Beginning with the line where "kingdom: Animalia" appears, retype every remaining line of the data below, both the first and last included.

[Stored items]

* * *

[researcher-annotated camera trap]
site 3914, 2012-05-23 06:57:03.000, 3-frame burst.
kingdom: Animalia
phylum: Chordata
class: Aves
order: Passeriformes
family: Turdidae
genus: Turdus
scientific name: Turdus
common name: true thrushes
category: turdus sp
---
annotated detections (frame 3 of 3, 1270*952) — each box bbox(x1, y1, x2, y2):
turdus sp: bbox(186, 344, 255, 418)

* * *

— WRITTEN REPLY —
kingdom: Animalia
phylum: Chordata
class: Aves
order: Passeriformes
family: Turdidae
genus: Turdus
scientific name: Turdus
common name: true thrushes
category: turdus sp
---
annotated detections (frame 3 of 3, 1270*952) — each box bbox(x1, y1, x2, y2):
turdus sp: bbox(186, 344, 255, 418)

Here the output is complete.